Dans un passé pas si lointain, Lille comptait cinq quotidiens : La Voix du Nord, Nord Eclair, Nord Matin, Liberté et La Croix du Nord. Les deux premiers existent toujours, le troisième a disparu (absorbé par Nord Eclair) et les deux derniers sont devenus hebdomadaires. Pourtant, avec un brin de provocation, on pourrait dire que Lille compte toujours autant de quotidiens… dont trois « gratuits » (1). Il y a trois ans, 20 Minutes et Metro créaient ainsi une édition lilloise, tandis que le groupe Voix du Nord donnait naissance à Lille Plus (lire l’encadré). Depuis quelques mois, Direct Soir (groupe Bolloré) est également distribué en fin de journée sur Lille mais ce journal ne dispose pas de contenu local et donc pas d’édition lilloise.

Lundi 5 mars, le Club de la presse recevait des journalistes de Lille Plus et des rédactions lilloises de 20 Minutes et Metro. Le but de ces rencontres (2) est de permettre aux journalistes de se présenter et de parler de leur façon de travailler. Première question abordée : les moyens et les effectifs des rédactions (lire également l’encadré). Contrairement à 20 Minutes, « pour l’instant, on ne dispose pas de budget [pour les] piges, mais cela va venir, car Metro est bénéficiaire », explique Mathieu Pagura. Les deux journalistes de Metro, qui travaillent actuellement à domicile, disposeront bientôt d’un local, tandis qu’un commercial complétera l’équipe lilloise. « Tout s’accélère cette année », commente le journaliste.

« Des sujets sont mis de côté, c’est sûr »

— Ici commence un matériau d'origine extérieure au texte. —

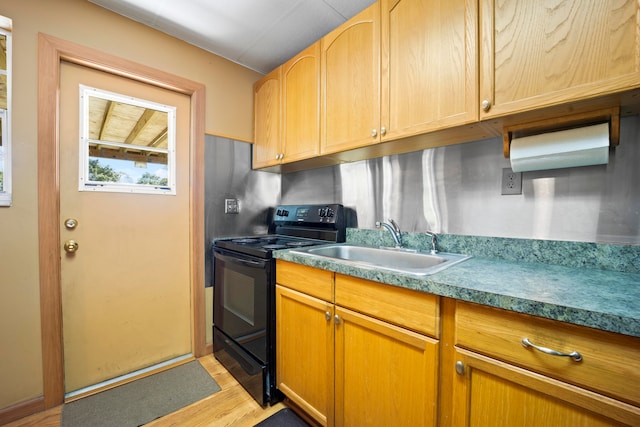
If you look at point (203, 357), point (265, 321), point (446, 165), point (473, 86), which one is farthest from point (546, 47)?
point (203, 357)

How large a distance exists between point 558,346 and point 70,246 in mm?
2249

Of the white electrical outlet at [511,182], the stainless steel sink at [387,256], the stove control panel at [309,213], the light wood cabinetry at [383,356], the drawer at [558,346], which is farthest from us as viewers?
the stove control panel at [309,213]

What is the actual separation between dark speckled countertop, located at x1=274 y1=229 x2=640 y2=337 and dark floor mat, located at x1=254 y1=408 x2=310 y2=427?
0.86 meters

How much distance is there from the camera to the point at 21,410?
1.39 m

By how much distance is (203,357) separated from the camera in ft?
6.61

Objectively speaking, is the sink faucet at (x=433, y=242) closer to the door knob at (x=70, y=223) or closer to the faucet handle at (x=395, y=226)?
the faucet handle at (x=395, y=226)

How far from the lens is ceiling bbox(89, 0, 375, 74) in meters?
1.57

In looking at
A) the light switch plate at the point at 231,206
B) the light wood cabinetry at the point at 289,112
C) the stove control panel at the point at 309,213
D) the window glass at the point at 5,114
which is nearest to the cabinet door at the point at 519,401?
the stove control panel at the point at 309,213

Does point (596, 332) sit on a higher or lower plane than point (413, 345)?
higher

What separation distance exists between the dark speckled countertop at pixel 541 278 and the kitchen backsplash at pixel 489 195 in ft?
0.19

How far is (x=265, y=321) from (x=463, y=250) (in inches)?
44.9

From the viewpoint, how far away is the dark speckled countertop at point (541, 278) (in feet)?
2.06

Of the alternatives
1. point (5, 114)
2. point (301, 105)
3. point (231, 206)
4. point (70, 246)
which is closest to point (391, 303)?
point (301, 105)

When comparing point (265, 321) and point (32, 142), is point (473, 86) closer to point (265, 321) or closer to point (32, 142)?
point (265, 321)
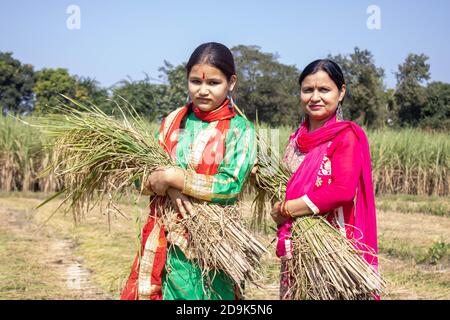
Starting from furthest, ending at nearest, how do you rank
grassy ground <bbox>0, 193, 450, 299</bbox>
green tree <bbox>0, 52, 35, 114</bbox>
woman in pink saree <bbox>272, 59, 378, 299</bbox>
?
1. green tree <bbox>0, 52, 35, 114</bbox>
2. grassy ground <bbox>0, 193, 450, 299</bbox>
3. woman in pink saree <bbox>272, 59, 378, 299</bbox>

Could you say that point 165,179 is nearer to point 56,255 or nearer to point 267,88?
point 56,255

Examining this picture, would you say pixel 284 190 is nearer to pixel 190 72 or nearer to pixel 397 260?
pixel 190 72

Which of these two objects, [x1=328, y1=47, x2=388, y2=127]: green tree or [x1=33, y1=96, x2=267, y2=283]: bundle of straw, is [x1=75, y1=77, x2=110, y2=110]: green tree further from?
[x1=328, y1=47, x2=388, y2=127]: green tree

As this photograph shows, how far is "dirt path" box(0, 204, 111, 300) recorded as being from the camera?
4258 mm

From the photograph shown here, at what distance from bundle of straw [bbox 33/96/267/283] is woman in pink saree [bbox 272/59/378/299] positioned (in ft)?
0.81

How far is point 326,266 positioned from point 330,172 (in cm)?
41

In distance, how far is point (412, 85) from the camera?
31.8 metres


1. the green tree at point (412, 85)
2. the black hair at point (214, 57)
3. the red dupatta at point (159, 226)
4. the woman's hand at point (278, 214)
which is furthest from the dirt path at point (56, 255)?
the green tree at point (412, 85)

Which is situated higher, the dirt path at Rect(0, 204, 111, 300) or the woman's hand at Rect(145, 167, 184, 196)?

C’est ensuite le choix des sujets qui a été abordé. « On a un lectorat jeune, on sait donc que si on traite de politique, on doit un peu les prendre par la main », note Olivier Aballain, de 20 Minutes. « Des sujets sont mis de côté, c’est sûr », reconnaît pour sa part Adeline Boldoduck, pour Lille Plus, tout en notant que « le journal passe de main en main » et n’est donc pas lu uniquement par le public jeune visé au départ. Les problématiques de transport font par ailleurs partie des sujets récurrents de la presse gratuite, distribuée principalement à l’entrée et à la sortie des bouches de métro.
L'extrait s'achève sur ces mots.